The common argument against self-driving cars is that not everyone will have one (at first anyway) for other driverless rides to communicate with on the road. This means accidents will still happen no matter what technologies are available, which has apparently been an issue for Google the past six years.
Google confirmed this week that its self-driving test cars have been involved in 11 accidents during the past six years on California roads, according to the Associated Press.
Since September, when California started issuing permits for self-driving testing, three out of Google's 50 self-driving test cars have been involved in separate collisions.
While Google isn't hiding from the incidents, the tech-giant maintains that its vehicles were not at fault.
"Not once was the self-driving car the cause of the accident," wrote Google's Chris Urmson in a web post.
Urmson, the director of Google's self-driving vehicle project, said in the post that the 11 incidents happened over 1.7 million miles of testing. He added that no one was injured during any of the accidents and only "light damage" occurred to the vehicles.
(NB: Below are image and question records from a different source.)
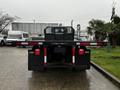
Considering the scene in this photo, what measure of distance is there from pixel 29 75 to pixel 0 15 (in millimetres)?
69741

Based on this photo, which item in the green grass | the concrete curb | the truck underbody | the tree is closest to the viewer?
the concrete curb

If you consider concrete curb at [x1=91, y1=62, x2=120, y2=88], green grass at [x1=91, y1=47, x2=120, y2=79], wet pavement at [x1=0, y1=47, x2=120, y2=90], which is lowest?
wet pavement at [x1=0, y1=47, x2=120, y2=90]

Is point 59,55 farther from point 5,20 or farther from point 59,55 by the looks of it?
point 5,20

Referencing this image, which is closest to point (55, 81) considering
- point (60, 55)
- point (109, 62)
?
point (60, 55)

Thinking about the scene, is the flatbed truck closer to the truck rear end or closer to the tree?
the truck rear end

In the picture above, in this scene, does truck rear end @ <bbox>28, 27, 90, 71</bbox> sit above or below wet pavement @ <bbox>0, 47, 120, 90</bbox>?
above

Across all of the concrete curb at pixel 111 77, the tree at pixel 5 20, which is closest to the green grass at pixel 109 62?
the concrete curb at pixel 111 77

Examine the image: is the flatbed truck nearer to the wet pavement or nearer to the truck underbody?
the truck underbody

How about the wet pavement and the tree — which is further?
the tree

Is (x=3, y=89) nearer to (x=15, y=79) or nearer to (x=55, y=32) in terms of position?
(x=15, y=79)

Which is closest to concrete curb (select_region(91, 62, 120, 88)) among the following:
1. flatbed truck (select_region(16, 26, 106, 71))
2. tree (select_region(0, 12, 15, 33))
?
flatbed truck (select_region(16, 26, 106, 71))

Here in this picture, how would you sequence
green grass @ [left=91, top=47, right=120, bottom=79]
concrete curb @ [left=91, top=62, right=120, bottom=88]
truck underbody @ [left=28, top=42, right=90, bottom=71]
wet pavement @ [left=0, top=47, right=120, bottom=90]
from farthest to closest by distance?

The California-based tech company has publicly stated that it hopes to start production on a self-driving car no later than 2020. Self-driving cars are expected to generate billions in revenue from mobile internet services and products since people will save about 50 minutes a day on average by not driving their vehicle.
Urmson listed a number of reasons why self-driving cars are needed in his post, including distracted drivers, crazy intersections, and confusing turns. He also assured all self-driving enthusiasts in his post that the company will continue testing to make the best vehicle that they can.
"We'll continue to drive thousands of miles so we can all better understand the all too common incidents that cause many of us to dislike day to day driving - and we'll continue to work hard on developing a self-driving car that can shoulder this burden for us," he said.
We reported back in March that Google was awarded a new patent to put air bags in the bumper of self-driving vehicles to protect pedestrians.
No accidents have been reported in any other state testing self-driving vehicles, like Florida, Michigan and Nevada.